Sexual violence by extremist groups is central to recruiting, retaining, and rewarding fighters – as well as punishing disbelievers. The sexual exploitation of girls alongside human trafficking has helped to consolidate Islamic State in Iraq and Syria and Boko Haram in Nigeria. It is used to lure men from deeply conservative Muslim societies, where casual sex is taboo and dating prohibited, into the organisations on the promise of women.
Indeed, markets selling sex slaves were frighteningly common in areas under the control of IS. A human slave market in Libya is thought to buy and sell girls for thousands of dollars.
We must therefore better highlight this issue and call upon national and international actors to take action against this horrifying practice.
One of the most heartbreaking accounts brought to light in a report I published last year describes how Islamic State members would touch the chests of young girls to see whether they had developed breasts. If they had done, they would be raped, and if not, they would be subjected to another examination months later.
A 13-year-old from Iraq was told by her tormentor that rape was not a sin, as the Quran encouraged and condoned raping kuffar (disbelievers). He said that by raping her he was “drawing closer to God”. He would kneel and pray before and after each attack.
Not only are these shocking acts being committed to terrorist victims and galvanize recruits, but they have also developed into a key funding source for these groups.
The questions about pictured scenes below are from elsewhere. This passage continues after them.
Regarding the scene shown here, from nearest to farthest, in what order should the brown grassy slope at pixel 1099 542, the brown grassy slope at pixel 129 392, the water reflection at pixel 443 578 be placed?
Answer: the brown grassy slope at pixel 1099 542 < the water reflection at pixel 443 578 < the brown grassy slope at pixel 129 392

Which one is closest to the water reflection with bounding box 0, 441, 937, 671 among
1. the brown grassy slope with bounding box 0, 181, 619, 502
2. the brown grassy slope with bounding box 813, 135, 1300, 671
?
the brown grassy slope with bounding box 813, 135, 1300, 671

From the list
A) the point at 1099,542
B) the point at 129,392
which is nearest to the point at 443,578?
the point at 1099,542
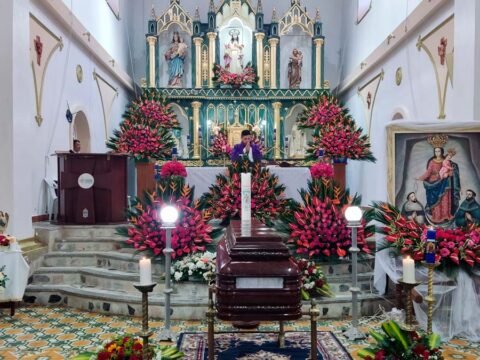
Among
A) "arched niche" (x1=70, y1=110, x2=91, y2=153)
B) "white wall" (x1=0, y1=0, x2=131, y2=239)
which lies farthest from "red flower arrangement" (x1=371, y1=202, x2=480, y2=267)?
"arched niche" (x1=70, y1=110, x2=91, y2=153)

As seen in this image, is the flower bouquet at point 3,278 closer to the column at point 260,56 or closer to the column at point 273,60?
the column at point 260,56

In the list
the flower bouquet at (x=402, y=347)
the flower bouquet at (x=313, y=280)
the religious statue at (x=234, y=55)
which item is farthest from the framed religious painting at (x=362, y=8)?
the flower bouquet at (x=402, y=347)

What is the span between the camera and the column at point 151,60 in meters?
12.9

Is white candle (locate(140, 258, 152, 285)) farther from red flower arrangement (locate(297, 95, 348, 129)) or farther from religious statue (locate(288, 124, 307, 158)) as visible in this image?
religious statue (locate(288, 124, 307, 158))

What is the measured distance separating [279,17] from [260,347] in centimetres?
1203

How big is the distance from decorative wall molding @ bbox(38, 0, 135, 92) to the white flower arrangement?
4.87 meters

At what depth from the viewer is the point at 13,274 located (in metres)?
4.96

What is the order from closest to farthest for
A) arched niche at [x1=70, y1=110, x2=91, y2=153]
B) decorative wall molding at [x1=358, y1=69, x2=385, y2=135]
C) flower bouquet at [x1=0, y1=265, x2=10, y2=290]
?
flower bouquet at [x1=0, y1=265, x2=10, y2=290], arched niche at [x1=70, y1=110, x2=91, y2=153], decorative wall molding at [x1=358, y1=69, x2=385, y2=135]

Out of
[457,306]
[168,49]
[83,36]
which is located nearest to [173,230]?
[457,306]

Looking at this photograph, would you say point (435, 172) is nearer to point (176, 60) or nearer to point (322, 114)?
point (322, 114)

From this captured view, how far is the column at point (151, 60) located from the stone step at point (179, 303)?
27.3 feet

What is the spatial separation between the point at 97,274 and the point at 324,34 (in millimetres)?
11166

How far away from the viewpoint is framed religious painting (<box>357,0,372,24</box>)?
11647 millimetres

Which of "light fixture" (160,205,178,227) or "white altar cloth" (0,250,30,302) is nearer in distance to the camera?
"light fixture" (160,205,178,227)
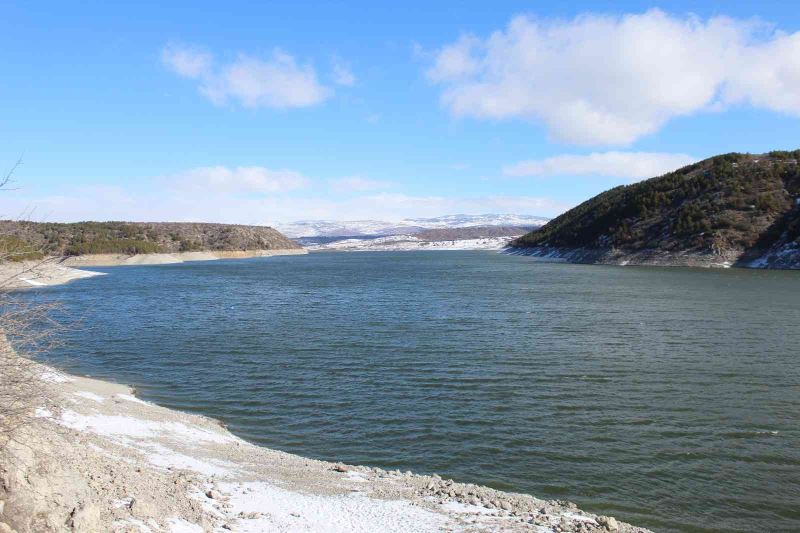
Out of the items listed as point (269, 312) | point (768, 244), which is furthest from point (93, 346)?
point (768, 244)

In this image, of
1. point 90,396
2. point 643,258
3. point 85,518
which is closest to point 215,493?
point 85,518

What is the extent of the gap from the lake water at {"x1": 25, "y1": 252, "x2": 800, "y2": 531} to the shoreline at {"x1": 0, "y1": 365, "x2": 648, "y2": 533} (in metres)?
1.86

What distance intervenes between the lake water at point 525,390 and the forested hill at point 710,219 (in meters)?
60.5

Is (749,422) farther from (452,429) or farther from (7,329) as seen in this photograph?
(7,329)

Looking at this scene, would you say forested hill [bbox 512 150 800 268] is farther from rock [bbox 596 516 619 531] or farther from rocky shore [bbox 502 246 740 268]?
rock [bbox 596 516 619 531]

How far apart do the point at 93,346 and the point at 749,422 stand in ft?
103

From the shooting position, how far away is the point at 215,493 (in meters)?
10.2

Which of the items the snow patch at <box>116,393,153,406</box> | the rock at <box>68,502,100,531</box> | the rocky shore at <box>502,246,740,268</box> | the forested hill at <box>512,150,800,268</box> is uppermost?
the forested hill at <box>512,150,800,268</box>

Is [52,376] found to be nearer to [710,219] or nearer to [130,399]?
[130,399]

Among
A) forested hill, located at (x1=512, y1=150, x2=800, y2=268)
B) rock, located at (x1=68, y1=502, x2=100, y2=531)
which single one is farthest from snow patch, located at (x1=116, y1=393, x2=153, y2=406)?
forested hill, located at (x1=512, y1=150, x2=800, y2=268)

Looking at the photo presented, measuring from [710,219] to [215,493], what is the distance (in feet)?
376

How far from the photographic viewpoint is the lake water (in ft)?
43.1

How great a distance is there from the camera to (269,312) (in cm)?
4416

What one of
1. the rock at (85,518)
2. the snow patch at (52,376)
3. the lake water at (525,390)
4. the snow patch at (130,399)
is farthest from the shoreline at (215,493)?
the snow patch at (130,399)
That is particularly true for a group such as Islamic State: its territory has disappeared, its taxation is gone, and it has lost its ability to trade oil, both because its diminishing access and the downward trend in oil prices across the globe. As these groups decline further, there is a chance that, without genuine action, the trend will multiply – as cash-strapped terrorists try to increase their funding via other avenues.
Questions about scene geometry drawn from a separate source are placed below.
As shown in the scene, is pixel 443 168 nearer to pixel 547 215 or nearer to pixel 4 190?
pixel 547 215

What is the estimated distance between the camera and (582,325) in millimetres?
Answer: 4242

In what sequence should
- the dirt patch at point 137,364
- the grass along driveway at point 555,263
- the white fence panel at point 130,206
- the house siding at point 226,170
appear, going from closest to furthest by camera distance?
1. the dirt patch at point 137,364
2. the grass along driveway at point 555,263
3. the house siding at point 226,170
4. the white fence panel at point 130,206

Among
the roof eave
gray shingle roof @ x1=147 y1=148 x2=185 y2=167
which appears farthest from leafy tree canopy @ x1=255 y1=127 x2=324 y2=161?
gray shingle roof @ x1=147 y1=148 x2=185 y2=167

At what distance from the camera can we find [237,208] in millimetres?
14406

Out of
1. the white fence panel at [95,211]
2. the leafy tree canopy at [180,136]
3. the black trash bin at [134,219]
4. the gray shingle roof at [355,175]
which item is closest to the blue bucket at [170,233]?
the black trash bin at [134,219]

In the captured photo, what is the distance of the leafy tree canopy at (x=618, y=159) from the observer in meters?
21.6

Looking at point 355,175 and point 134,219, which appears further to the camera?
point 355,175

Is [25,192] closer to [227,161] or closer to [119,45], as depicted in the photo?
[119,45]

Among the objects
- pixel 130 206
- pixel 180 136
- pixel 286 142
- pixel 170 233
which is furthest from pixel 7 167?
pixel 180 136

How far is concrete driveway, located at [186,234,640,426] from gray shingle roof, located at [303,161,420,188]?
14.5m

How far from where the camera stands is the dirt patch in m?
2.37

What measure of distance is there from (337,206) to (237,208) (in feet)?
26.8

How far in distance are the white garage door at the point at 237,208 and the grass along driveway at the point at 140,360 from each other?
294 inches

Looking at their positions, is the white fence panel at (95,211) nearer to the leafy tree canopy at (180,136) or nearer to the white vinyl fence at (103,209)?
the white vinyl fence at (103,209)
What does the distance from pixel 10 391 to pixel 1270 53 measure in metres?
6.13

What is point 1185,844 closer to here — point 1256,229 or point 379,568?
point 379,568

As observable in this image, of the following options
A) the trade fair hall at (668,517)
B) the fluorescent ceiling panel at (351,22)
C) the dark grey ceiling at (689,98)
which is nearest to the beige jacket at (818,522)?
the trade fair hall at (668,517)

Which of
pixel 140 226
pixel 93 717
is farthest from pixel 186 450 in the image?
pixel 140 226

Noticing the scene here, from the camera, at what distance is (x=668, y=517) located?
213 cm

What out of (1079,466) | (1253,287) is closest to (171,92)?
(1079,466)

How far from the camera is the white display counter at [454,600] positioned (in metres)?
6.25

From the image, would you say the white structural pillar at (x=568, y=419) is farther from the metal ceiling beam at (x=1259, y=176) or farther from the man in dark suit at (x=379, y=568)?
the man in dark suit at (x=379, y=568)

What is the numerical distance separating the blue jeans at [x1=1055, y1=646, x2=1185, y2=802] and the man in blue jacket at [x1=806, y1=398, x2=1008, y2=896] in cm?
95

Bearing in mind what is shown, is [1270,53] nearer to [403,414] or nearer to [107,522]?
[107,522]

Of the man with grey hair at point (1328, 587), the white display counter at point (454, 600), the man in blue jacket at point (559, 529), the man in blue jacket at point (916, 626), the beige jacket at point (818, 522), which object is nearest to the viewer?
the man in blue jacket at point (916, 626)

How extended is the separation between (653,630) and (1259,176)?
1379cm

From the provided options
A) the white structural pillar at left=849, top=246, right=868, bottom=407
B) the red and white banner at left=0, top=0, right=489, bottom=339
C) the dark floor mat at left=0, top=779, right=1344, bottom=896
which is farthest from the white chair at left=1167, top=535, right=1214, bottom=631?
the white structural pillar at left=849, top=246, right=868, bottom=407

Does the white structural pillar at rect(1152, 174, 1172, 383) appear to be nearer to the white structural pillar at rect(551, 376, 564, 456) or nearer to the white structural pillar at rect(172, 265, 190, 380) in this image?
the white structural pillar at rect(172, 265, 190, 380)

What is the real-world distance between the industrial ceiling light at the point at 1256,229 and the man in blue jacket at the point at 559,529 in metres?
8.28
So what can be done? One of my key recommendations is for the British government to take a lead on this issue, creating a legal task force that would be spearheaded from Number 10 but with the support, backing and funding of other international partners such as NGOs and other national governments. Another key move would be to help structure national laws in conflict-stricken countries so that they can tackle the sexual exploitation of their people and prevent the offenders from escaping criminal action. One such national law that must be addressed in Syria, Iraq, Libya, and Nigeria currently allows rapists to marry their victims to avoid prosecution.
This problem, which has become both a financial and ideological pursuit for terrorists, will not be simple to solve. The International Criminal Court has only had one successful prosecution of sexual violence; it is a very new legal space and one that will require international efforts to establish and conquer.
Our inaction on sexual violence and human trafficking carried out by terrorists is contributing to far too many young and vulnerable girls losing their childhood. It has to end.